- From: David Woolley <david@djwhome.demon.co.uk>
- Date: Mon, 12 May 2003 07:40:51 +0100 (BST)
- To: www-html@w3.org
> Authors make use of target without frames all the time. Target can be used > with frames but neither is dependent on the other. Generally they use them for popups, which is a presentational/behavioural feature, having many of the undesirable features of frames and being heavily abused (but probably by the scripting route) to force advertising on users of pages on free hosting services. Their use is discouraged by the Web Content Accessibility Guidelines, because they cause unexpected changes in focus. > Just because something can be abused is not sufficient justification to drop > it. In such cases, certainly guidance should be provided to steer folks > away from such abuses. That just doesn't work in practice. It's almost only the theoreticians that you complain about earlier that actually read the source specifications.

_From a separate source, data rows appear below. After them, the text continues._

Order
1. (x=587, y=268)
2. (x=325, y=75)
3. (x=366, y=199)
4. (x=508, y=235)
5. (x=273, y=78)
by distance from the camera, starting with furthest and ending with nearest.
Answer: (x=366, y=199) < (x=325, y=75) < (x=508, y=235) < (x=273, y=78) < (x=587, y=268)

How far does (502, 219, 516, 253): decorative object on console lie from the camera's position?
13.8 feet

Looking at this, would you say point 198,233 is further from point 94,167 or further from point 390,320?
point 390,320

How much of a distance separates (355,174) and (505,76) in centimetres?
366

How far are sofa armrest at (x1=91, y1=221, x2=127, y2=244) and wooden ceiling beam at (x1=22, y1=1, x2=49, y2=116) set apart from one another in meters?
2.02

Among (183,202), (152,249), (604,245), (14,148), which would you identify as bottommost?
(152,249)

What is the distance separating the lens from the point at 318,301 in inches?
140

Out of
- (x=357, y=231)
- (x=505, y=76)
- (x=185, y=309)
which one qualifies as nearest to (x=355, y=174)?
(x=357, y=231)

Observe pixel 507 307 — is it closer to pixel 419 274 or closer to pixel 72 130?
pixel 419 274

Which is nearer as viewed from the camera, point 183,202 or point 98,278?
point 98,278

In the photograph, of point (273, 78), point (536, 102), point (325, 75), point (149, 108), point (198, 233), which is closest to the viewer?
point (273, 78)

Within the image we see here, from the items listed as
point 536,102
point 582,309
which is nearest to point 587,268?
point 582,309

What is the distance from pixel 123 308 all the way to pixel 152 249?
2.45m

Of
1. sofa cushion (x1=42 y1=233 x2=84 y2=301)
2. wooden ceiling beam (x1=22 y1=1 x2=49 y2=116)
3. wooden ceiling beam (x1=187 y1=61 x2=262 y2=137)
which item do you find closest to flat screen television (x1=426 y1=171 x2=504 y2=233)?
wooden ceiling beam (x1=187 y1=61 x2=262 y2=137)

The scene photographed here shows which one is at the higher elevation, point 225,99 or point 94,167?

The rest of the world, if they read anything, read popular HTML books, and those books are likely to continue to propagate the use of features that the formal specifications discourage, often suggesting them as the normal way of doing things. Those that don't read books (possibly the majority, simply copy the presentational and behavioural coding from the sites that they think are "cool"). > They have been tried and true elements that both work and are mostly > harmless. I would be in favor of deprecating h1...h6, but certainly not > removing them. Although their use as codewords for canned stylings, with no correlation to structure, may be diminishing, I think there is still a tendency to skip levels simply to get a styling rather than any structural reason. > > Books often have content that appears to represent a horizontal rule. At a "appears" gives away the fact that this is presentational.